Connecting to a Hive Data Source on Hadoop

You can create a Hive data source natively on Hadoop, without using JDBC. It is much faster than connecting to Hive over JDBC, and it has support for running HiveQL queries on the HQL Execute operator.

Adding a Hive data source is very similar to adding a Hadoop data source. No extra JARs are needed to get Hive functionality.

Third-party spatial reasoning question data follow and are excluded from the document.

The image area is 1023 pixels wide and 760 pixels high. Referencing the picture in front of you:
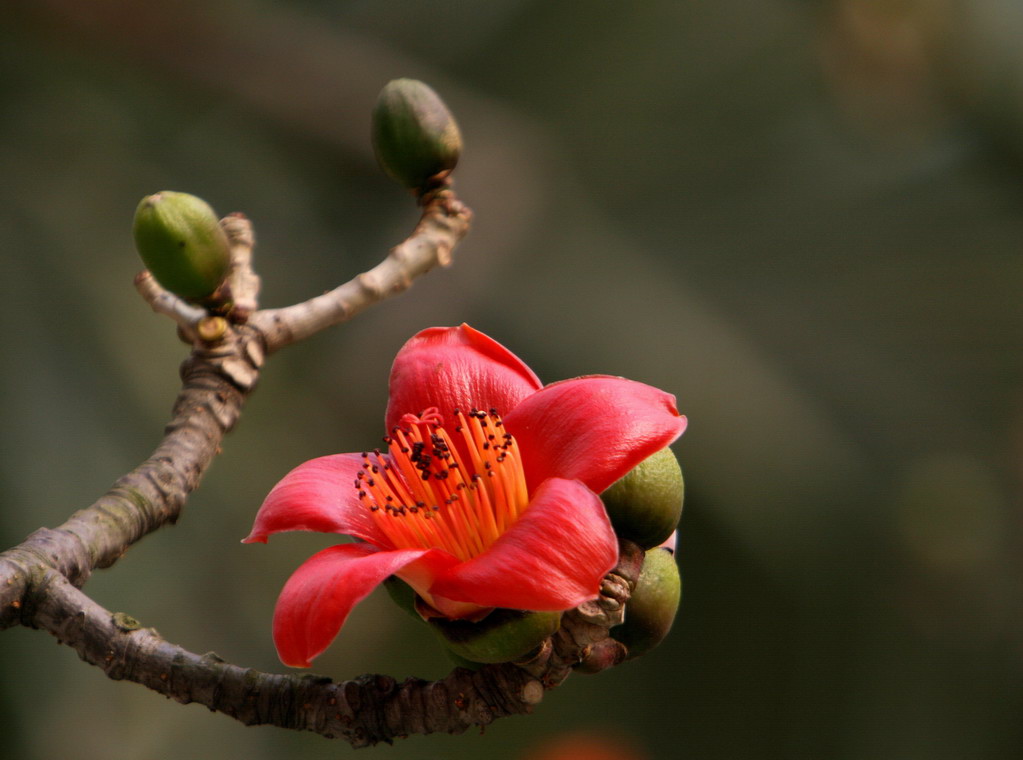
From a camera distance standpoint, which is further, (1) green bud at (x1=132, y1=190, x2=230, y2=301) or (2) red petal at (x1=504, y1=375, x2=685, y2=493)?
(1) green bud at (x1=132, y1=190, x2=230, y2=301)

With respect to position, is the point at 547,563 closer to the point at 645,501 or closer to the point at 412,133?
the point at 645,501

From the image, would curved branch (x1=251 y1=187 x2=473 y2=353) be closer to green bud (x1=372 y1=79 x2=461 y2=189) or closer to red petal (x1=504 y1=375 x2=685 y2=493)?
green bud (x1=372 y1=79 x2=461 y2=189)

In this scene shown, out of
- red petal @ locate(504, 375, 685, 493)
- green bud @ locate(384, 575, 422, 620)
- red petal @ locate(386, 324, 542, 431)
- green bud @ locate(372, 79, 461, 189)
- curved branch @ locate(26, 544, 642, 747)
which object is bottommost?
curved branch @ locate(26, 544, 642, 747)

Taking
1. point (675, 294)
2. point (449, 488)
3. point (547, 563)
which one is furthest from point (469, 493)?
point (675, 294)

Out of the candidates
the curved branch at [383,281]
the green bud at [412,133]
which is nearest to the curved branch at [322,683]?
the curved branch at [383,281]

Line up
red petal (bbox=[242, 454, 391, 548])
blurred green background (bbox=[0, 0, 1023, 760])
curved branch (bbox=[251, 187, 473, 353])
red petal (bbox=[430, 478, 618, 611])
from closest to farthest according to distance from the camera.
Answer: red petal (bbox=[430, 478, 618, 611]), red petal (bbox=[242, 454, 391, 548]), curved branch (bbox=[251, 187, 473, 353]), blurred green background (bbox=[0, 0, 1023, 760])

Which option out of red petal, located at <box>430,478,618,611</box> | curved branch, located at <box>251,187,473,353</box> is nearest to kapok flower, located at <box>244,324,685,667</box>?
red petal, located at <box>430,478,618,611</box>

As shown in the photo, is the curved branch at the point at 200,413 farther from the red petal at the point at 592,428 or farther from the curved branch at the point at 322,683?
the red petal at the point at 592,428
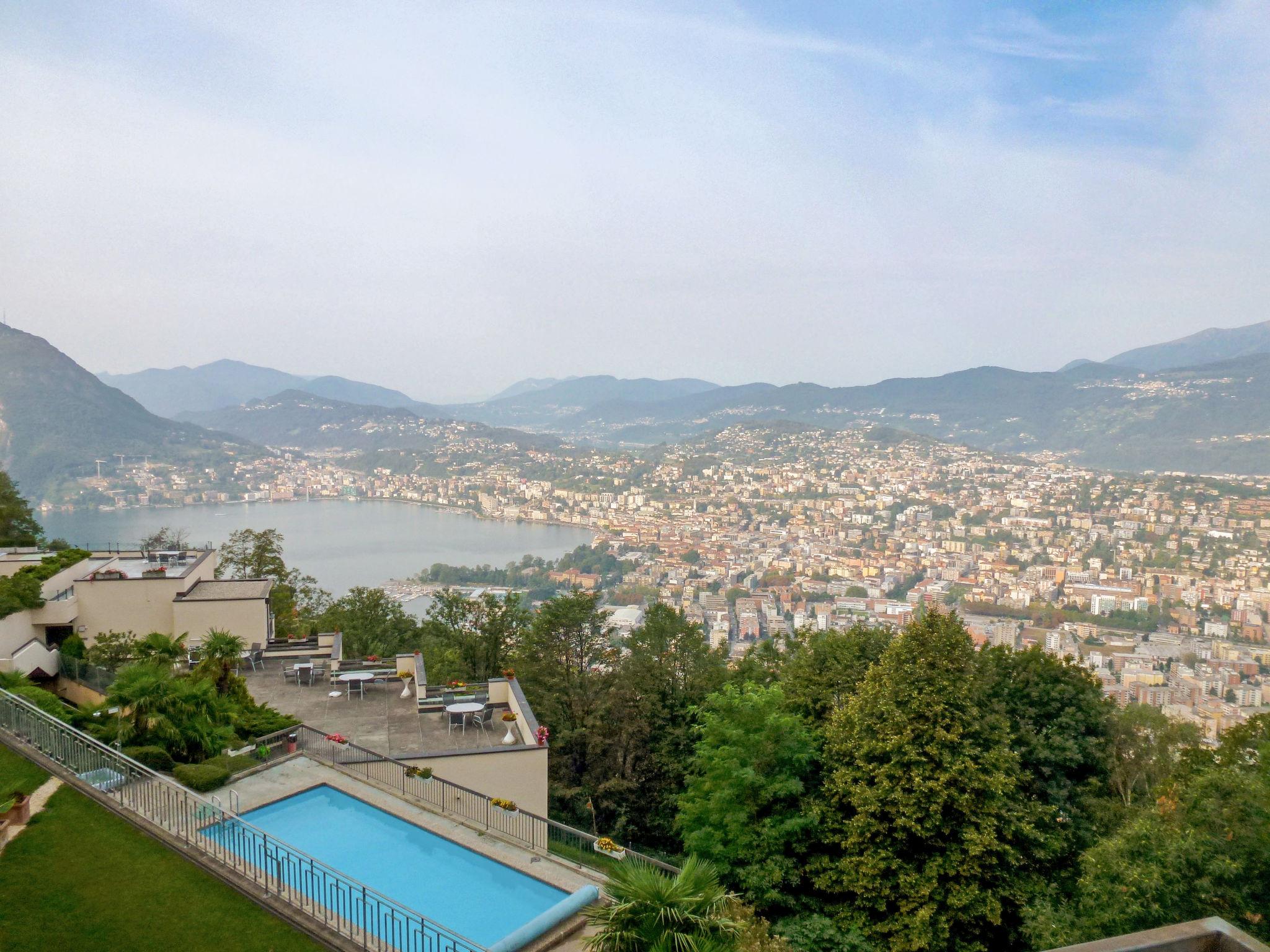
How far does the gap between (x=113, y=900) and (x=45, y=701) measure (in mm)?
4827

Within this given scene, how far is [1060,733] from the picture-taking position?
14.4m

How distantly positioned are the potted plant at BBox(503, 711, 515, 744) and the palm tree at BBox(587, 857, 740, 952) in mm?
6323

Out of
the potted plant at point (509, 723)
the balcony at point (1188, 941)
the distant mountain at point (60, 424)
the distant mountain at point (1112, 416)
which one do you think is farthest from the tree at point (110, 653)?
the distant mountain at point (1112, 416)

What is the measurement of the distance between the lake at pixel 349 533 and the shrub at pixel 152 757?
49.6 metres

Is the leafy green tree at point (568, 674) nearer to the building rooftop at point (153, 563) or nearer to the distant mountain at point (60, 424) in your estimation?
the building rooftop at point (153, 563)

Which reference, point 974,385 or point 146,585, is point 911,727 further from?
point 974,385

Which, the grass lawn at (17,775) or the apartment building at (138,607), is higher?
the grass lawn at (17,775)

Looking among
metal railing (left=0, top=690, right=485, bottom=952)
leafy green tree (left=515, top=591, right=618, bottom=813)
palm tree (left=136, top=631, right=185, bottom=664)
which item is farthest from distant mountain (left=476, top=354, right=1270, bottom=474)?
metal railing (left=0, top=690, right=485, bottom=952)

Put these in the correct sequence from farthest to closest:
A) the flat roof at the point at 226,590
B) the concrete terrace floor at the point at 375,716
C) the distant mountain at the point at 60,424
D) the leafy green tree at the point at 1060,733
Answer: the distant mountain at the point at 60,424 < the flat roof at the point at 226,590 < the leafy green tree at the point at 1060,733 < the concrete terrace floor at the point at 375,716

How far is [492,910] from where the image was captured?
24.1 feet

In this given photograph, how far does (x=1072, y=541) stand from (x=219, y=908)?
92.2 m

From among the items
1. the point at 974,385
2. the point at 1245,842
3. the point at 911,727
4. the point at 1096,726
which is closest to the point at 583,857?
the point at 911,727

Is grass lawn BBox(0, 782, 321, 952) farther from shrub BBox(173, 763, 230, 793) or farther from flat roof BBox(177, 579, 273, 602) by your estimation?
flat roof BBox(177, 579, 273, 602)

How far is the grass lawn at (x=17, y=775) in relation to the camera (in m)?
7.40
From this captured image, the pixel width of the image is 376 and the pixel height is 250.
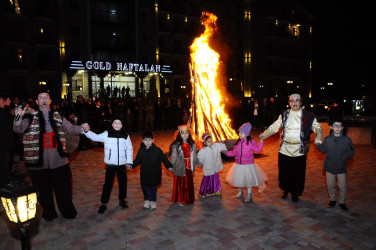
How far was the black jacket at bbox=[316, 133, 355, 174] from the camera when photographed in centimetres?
554

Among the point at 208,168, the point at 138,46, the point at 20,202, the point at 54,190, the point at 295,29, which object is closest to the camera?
the point at 20,202

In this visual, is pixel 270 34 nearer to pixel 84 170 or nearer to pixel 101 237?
pixel 84 170

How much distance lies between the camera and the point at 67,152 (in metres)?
5.24

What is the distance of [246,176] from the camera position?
20.0ft

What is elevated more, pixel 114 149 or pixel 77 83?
pixel 77 83

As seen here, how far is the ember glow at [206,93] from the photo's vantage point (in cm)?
1023

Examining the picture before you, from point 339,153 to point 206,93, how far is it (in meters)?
5.55

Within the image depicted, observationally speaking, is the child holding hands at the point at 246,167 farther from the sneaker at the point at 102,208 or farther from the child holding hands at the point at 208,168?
the sneaker at the point at 102,208

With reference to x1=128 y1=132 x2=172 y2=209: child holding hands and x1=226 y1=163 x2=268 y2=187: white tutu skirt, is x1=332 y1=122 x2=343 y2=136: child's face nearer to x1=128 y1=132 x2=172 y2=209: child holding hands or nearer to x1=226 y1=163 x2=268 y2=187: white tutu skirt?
x1=226 y1=163 x2=268 y2=187: white tutu skirt

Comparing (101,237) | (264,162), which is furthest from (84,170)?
(264,162)

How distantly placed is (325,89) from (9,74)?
45.6m

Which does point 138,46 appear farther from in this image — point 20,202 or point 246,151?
point 20,202

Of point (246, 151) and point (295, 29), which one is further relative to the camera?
point (295, 29)

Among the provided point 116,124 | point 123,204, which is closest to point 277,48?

Note: Configuring Kerberos on Hive is a similar process to configuring Kerberos on Hadoop, with the following additions.
  • You must add hive.metastore.kerberos.principal.
  • When you create the data source, you must add the following two parameters.
    • stack.version=2.3.4.0-3485 - This parameter is essential for running jobs on the server. (If the value 2.3.4.0-3485 does not work, try 2.3.6.0-3796).
    • hive.additional.parameter.disabled=true - This parameter is necessary for the stack.version parameter to be accepted. If this parameter is not set, the connection returns the error "stack.version cannot be changed at runtime".

Prerequisites

You must have write access on the server where Team Studio is installed.

Procedure

  1. From the menu, select Data.
  2. Select Add Data Source.
  3. In the Add Data Source dialog box, choose Hadoop Hive from the Data Source Type drop-down list.

    The only thing different from the section about Hadoop in Hadoop Data Sources is that the user needs to specify the Hive Metastore location. This location can be found in the file hive-site.xml on the cluster configuration and usually starts with thrift://.